Karmakarışık duygular içerisindeyim Kemal Kılıçdaroğlu’na yapılan saldırı konusunda.
İlk ve en keskin duygum “geçmiş olsun” duygusu elbette. Ana muhalefet partisi liderine yapılan bu saldırı, sebebi ne olursa olsun, kabul edilebilir değildir. Ortaya çıkan fotoğraf oldukça tehlikeli bir fotoğraftır.

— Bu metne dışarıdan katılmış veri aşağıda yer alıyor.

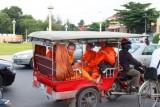3622 Monks Phnom Penh.jpg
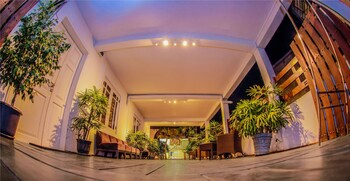 Picture of Blue Water Boutique Hotel in Negombo
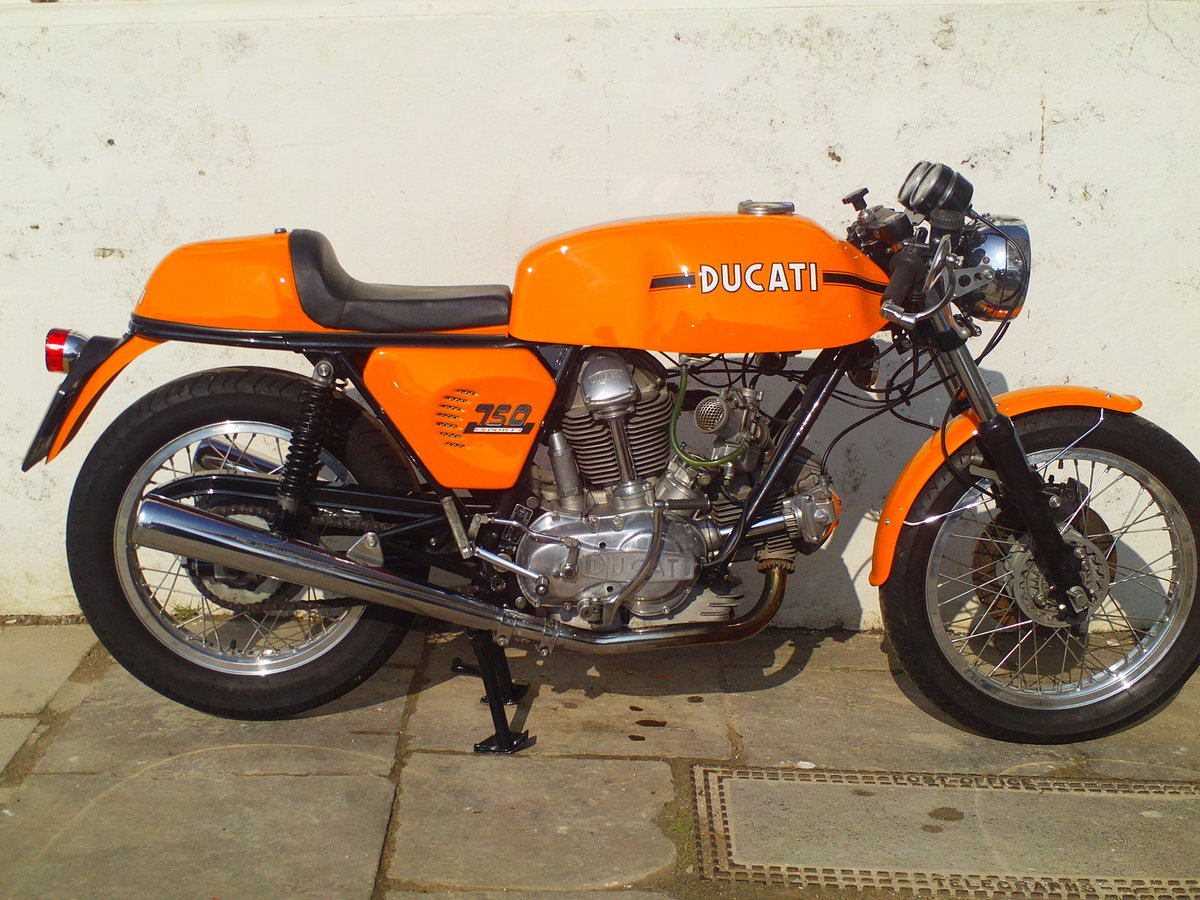 1974 DUCATI 750 SPORT ROUND CASE BEVEL For Sale (picture 1 of 6)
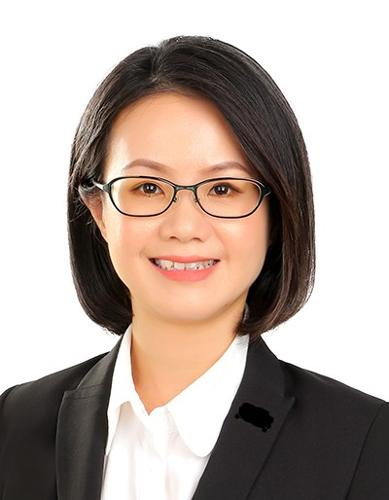 Esther Khoo agent photo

Önüme düşen bir tweet var. Zeki Kayhan Coşkun diye oldukça meşhur bir karaktere ait. Çokça beğeni alan tweetinde diyor ki “Bu eli tanıyorum. Sivas’ta insanları yakan el bu... Maraş’ta kendisi gibi olmayanların kapısına kırmızı çarpı işareti koyan el bu... 6-7 Eylül’de azınlıkların dükkânını yağmalayan el bu. Köy Enstitüleri’ni fuhuş yapıyorlar diye taşlayan el bu. Vur deyince vuran el bu. Cahilin eli bu…”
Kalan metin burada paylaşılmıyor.